Please set out all the items below as one numbered list, skipping blank lines. Leave out the pictures.

####################

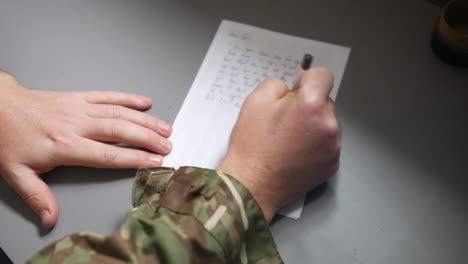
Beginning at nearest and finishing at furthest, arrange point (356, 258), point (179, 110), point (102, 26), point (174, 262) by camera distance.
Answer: point (174, 262) → point (356, 258) → point (179, 110) → point (102, 26)

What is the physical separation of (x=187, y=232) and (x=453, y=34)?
0.55m

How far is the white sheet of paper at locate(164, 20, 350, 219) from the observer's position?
666 mm

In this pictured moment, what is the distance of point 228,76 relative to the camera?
0.73 m

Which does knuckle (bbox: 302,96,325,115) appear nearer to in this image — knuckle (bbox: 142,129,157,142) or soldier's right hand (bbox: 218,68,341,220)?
soldier's right hand (bbox: 218,68,341,220)

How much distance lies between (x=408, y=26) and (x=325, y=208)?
1.33ft

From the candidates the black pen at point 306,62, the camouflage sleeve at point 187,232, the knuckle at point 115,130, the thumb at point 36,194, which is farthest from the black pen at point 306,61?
the thumb at point 36,194

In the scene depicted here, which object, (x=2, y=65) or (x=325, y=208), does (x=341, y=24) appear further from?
(x=2, y=65)

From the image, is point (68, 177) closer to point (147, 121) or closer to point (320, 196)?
point (147, 121)

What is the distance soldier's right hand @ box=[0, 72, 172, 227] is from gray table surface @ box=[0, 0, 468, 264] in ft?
0.09

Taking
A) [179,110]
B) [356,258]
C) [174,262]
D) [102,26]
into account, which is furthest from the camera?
[102,26]

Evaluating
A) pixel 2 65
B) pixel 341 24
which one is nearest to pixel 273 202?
pixel 341 24

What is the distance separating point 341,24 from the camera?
0.75 m

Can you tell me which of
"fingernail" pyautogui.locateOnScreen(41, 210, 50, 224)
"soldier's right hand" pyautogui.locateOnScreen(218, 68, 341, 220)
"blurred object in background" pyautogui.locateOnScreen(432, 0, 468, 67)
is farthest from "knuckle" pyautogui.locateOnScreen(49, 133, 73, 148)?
"blurred object in background" pyautogui.locateOnScreen(432, 0, 468, 67)

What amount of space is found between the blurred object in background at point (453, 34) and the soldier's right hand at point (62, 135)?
51 centimetres
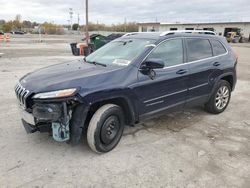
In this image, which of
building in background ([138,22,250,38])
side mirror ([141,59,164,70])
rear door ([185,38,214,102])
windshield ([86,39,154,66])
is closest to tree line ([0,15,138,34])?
building in background ([138,22,250,38])

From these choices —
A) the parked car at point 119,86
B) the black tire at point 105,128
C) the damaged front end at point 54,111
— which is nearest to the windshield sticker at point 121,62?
the parked car at point 119,86

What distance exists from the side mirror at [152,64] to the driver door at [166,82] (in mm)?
112

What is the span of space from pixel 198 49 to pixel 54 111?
118 inches

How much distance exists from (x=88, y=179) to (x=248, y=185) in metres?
1.92

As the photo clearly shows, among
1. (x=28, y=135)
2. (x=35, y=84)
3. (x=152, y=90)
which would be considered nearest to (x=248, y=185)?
(x=152, y=90)

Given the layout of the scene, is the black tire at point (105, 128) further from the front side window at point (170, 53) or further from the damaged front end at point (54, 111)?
the front side window at point (170, 53)

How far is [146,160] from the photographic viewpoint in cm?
344

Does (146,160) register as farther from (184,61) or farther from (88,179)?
(184,61)

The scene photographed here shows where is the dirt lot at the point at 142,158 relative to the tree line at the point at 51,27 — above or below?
below

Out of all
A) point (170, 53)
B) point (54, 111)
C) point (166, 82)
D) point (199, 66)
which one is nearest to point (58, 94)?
point (54, 111)

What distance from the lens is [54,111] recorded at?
3.09 metres

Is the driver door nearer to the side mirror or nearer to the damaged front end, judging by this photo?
the side mirror

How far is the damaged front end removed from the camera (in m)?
3.08

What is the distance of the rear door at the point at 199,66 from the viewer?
14.8 ft
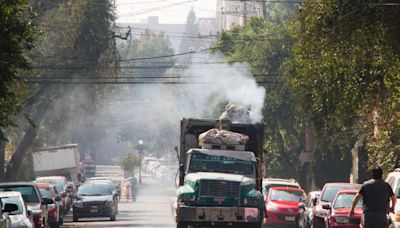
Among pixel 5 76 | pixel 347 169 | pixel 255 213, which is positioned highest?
pixel 5 76

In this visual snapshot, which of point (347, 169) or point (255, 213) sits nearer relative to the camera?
point (255, 213)

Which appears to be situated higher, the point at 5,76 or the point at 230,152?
the point at 5,76

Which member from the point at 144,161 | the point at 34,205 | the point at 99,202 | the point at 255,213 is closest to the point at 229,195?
the point at 255,213

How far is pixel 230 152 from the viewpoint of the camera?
33969 millimetres

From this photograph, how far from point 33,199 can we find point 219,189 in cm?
540

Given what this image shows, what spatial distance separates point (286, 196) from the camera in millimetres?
44906

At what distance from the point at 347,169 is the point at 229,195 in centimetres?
3357

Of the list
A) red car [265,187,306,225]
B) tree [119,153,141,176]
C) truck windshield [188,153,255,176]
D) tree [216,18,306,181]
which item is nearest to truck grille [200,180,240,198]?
truck windshield [188,153,255,176]

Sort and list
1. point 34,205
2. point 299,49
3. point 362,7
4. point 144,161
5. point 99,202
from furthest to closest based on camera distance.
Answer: point 144,161
point 99,202
point 299,49
point 34,205
point 362,7

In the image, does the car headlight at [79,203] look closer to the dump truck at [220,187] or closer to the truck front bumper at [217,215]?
the dump truck at [220,187]

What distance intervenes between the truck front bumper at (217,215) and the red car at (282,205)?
38.3ft

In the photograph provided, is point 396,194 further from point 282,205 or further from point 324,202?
point 282,205

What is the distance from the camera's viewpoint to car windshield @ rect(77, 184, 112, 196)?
50.7m

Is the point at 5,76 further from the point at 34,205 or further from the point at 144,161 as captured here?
the point at 144,161
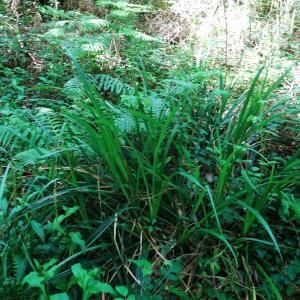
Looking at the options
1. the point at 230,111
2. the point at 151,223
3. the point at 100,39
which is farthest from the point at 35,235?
the point at 100,39

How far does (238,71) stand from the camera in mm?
2912

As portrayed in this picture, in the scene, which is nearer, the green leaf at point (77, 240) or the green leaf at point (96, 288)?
the green leaf at point (96, 288)

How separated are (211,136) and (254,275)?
0.69 metres

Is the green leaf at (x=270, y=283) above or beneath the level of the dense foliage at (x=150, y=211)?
beneath

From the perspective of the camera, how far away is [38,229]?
57.1 inches

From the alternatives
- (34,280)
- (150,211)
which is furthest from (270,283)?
(34,280)

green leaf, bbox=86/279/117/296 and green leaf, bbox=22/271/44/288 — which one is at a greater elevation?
green leaf, bbox=22/271/44/288

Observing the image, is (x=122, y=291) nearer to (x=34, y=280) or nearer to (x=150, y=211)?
(x=34, y=280)

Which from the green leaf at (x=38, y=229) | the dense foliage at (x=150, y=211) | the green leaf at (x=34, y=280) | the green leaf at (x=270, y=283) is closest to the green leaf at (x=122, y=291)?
the dense foliage at (x=150, y=211)

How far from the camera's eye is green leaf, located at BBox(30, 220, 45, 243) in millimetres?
1429

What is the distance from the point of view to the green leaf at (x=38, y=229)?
143 centimetres

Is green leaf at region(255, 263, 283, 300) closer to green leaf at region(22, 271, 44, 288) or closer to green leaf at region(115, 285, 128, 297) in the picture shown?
green leaf at region(115, 285, 128, 297)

####################

* _Answer for the task_:
1. Beginning at nearest and finishing at furthest, arrange point (356, 258), point (179, 110), point (102, 26), point (174, 262) by camera distance.
2. Answer: point (174, 262) → point (356, 258) → point (179, 110) → point (102, 26)
3. What is the physical separation of (x=187, y=232) and (x=453, y=34)?
4. 0.55m
5. How far is the white sheet of paper at locate(164, 20, 350, 219) from the observer's position?
6. 666 mm
7. In this pictured moment, what is the distance of point 228,76 relative to the camera?
8. 0.73 m
9. Which does knuckle (bbox: 302,96,325,115) appear nearer to in this image — knuckle (bbox: 142,129,157,142) or soldier's right hand (bbox: 218,68,341,220)?
10. soldier's right hand (bbox: 218,68,341,220)
11. How much distance lies between (x=408, y=26) and (x=325, y=208)?
12. 1.33ft
13. From the candidates the black pen at point 306,62, the camouflage sleeve at point 187,232, the knuckle at point 115,130, the thumb at point 36,194, which is farthest from the black pen at point 306,61?
14. the thumb at point 36,194
15. In the scene depicted here, which object, (x=2, y=65) or (x=325, y=208), does (x=341, y=24) appear further from?
16. (x=2, y=65)
17. From the image, is point (68, 177) closer to point (147, 121) or closer to point (320, 196)?
18. point (147, 121)
19. What is the distance soldier's right hand @ box=[0, 72, 172, 227] is from gray table surface @ box=[0, 0, 468, 264] in ft?
20. 0.09
21. Taking
22. A) [179,110]
23. B) [356,258]
24. C) [174,262]
25. D) [102,26]
26. into account, which is furthest from the camera?
27. [102,26]
28. Evaluating
29. A) pixel 2 65
30. B) pixel 341 24
31. which one is nearest to pixel 273 202?
32. pixel 341 24
33. What is the distance separating point 341,24 from the camera?
34. 0.75 m
35. Can you tell me which of
36. "fingernail" pyautogui.locateOnScreen(41, 210, 50, 224)
37. "soldier's right hand" pyautogui.locateOnScreen(218, 68, 341, 220)
38. "blurred object in background" pyautogui.locateOnScreen(432, 0, 468, 67)
39. is farthest from "knuckle" pyautogui.locateOnScreen(49, 133, 73, 148)?
40. "blurred object in background" pyautogui.locateOnScreen(432, 0, 468, 67)
41. What amount of space is found between the blurred object in background at point (453, 34) and the soldier's right hand at point (62, 135)?
42. 51 centimetres
43. In this image, which of
44. building in background ([138,22,250,38])
45. side mirror ([141,59,164,70])
46. rear door ([185,38,214,102])
47. windshield ([86,39,154,66])
48. is closest to tree line ([0,15,138,34])?
49. building in background ([138,22,250,38])
50. From these choices —
51. A) the parked car at point 119,86
52. B) the black tire at point 105,128
53. C) the damaged front end at point 54,111
54. — which is nearest to the windshield sticker at point 121,62?
55. the parked car at point 119,86
56. What distance exists from the side mirror at [152,64] to the driver door at [166,82] (in mm)?
57. 112
58. What is the span of space from pixel 198 49 to pixel 54 111?
59. 118 inches
60. How much distance exists from (x=88, y=179) to (x=248, y=185) in metres?
61. 1.92
62. As the photo clearly shows, among
63. 1. (x=28, y=135)
64. 2. (x=35, y=84)
65. 3. (x=152, y=90)
66. which would be considered nearest to (x=248, y=185)?
67. (x=152, y=90)
68. Given the layout of the scene, is the black tire at point (105, 128) further from the front side window at point (170, 53) or further from the damaged front end at point (54, 111)?
69. the front side window at point (170, 53)
70. How far is [146,160] from the photographic viewpoint in cm?
71. 344
72. Does (146,160) register as farther from (184,61) or farther from (88,179)?
73. (184,61)
74. The scene photographed here shows where is the dirt lot at the point at 142,158 relative to the tree line at the point at 51,27 — above or below?
75. below
76. Out of all
77. A) point (170, 53)
78. B) point (54, 111)
79. C) point (166, 82)
80. D) point (199, 66)
81. which one is nearest to point (58, 94)?
82. point (54, 111)
83. What distance from the lens is [54,111] recorded at?
84. 3.09 metres
85. Is the driver door nearer to the side mirror or nearer to the damaged front end, judging by this photo?
86. the side mirror
87. How far is the damaged front end removed from the camera (in m)?
88. 3.08
89. What is the distance of the rear door at the point at 199,66 from the viewer?
90. 14.8 ft
91. Among pixel 5 76 | pixel 347 169 | pixel 255 213, which is positioned highest?
92. pixel 5 76
93. In this visual snapshot, which of point (347, 169) or point (255, 213) sits nearer relative to the camera?
94. point (255, 213)
95. Which appears to be situated higher, the point at 5,76 or the point at 230,152?
96. the point at 5,76
97. Which member from the point at 144,161 | the point at 34,205 | the point at 99,202 | the point at 255,213 is closest to the point at 229,195?
98. the point at 255,213
99. How far is pixel 230 152 from the viewpoint of the camera?
100. 33969 millimetres
101. From this photograph, how far from point 33,199 can we find point 219,189 in cm?
102. 540
103. Given what this image shows, what spatial distance separates point (286, 196) from the camera in millimetres?
104. 44906
105. At what distance from the point at 347,169 is the point at 229,195 in centimetres?
106. 3357
107. Of the list
108. A) red car [265,187,306,225]
109. B) tree [119,153,141,176]
110. C) truck windshield [188,153,255,176]
111. D) tree [216,18,306,181]
112. which item is nearest to truck grille [200,180,240,198]?
113. truck windshield [188,153,255,176]
114. Sort and list
115. 1. point 34,205
116. 2. point 299,49
117. 3. point 362,7
118. 4. point 144,161
119. 5. point 99,202
120. from furthest to closest based on camera distance.
121. Answer: point 144,161
122. point 99,202
123. point 299,49
124. point 34,205
125. point 362,7
126. In the image, does the car headlight at [79,203] look closer to the dump truck at [220,187] or closer to the truck front bumper at [217,215]?
127. the dump truck at [220,187]
128. What distance intervenes between the truck front bumper at (217,215) and the red car at (282,205)?
129. 38.3ft
130. In the photograph provided, is point 396,194 further from point 282,205 or further from point 324,202?
131. point 282,205
132. What is the distance from the camera's viewpoint to car windshield @ rect(77, 184, 112, 196)?
133. 50.7m
134. Is the point at 5,76 further from the point at 34,205 or further from the point at 144,161 as captured here?
135. the point at 144,161
136. Looking at the options
137. 1. the point at 230,111
138. 2. the point at 151,223
139. 3. the point at 100,39
140. which is farthest from the point at 35,235?
141. the point at 100,39
142. How far does (238,71) stand from the camera in mm?
143. 2912
144. As portrayed in this picture, in the scene, which is nearer, the green leaf at point (77, 240) or the green leaf at point (96, 288)?
145. the green leaf at point (96, 288)
146. How separated are (211,136) and (254,275)?
147. 0.69 metres
148. Is the green leaf at (x=270, y=283) above or beneath the level of the dense foliage at (x=150, y=211)?
149. beneath
150. From the perspective of the camera, how far away is [38,229]?
151. 57.1 inches
152. From the alternatives
153. - (34,280)
154. - (150,211)
155. which is furthest from (270,283)?
156. (34,280)
157. green leaf, bbox=86/279/117/296 and green leaf, bbox=22/271/44/288 — which one is at a greater elevation?
158. green leaf, bbox=22/271/44/288
159. Observing the image, is (x=122, y=291) nearer to (x=34, y=280) or nearer to (x=150, y=211)?
160. (x=34, y=280)
161. Which from the green leaf at (x=38, y=229) | the dense foliage at (x=150, y=211) | the green leaf at (x=34, y=280) | the green leaf at (x=270, y=283) is closest to the green leaf at (x=122, y=291)?
162. the dense foliage at (x=150, y=211)
163. How far from the camera's eye is green leaf, located at BBox(30, 220, 45, 243) in millimetres?
164. 1429
165. What is the distance from the point of view to the green leaf at (x=38, y=229)?
166. 143 centimetres
167. Is green leaf at region(255, 263, 283, 300) closer to green leaf at region(22, 271, 44, 288) or closer to green leaf at region(115, 285, 128, 297) in the picture shown?
168. green leaf at region(115, 285, 128, 297)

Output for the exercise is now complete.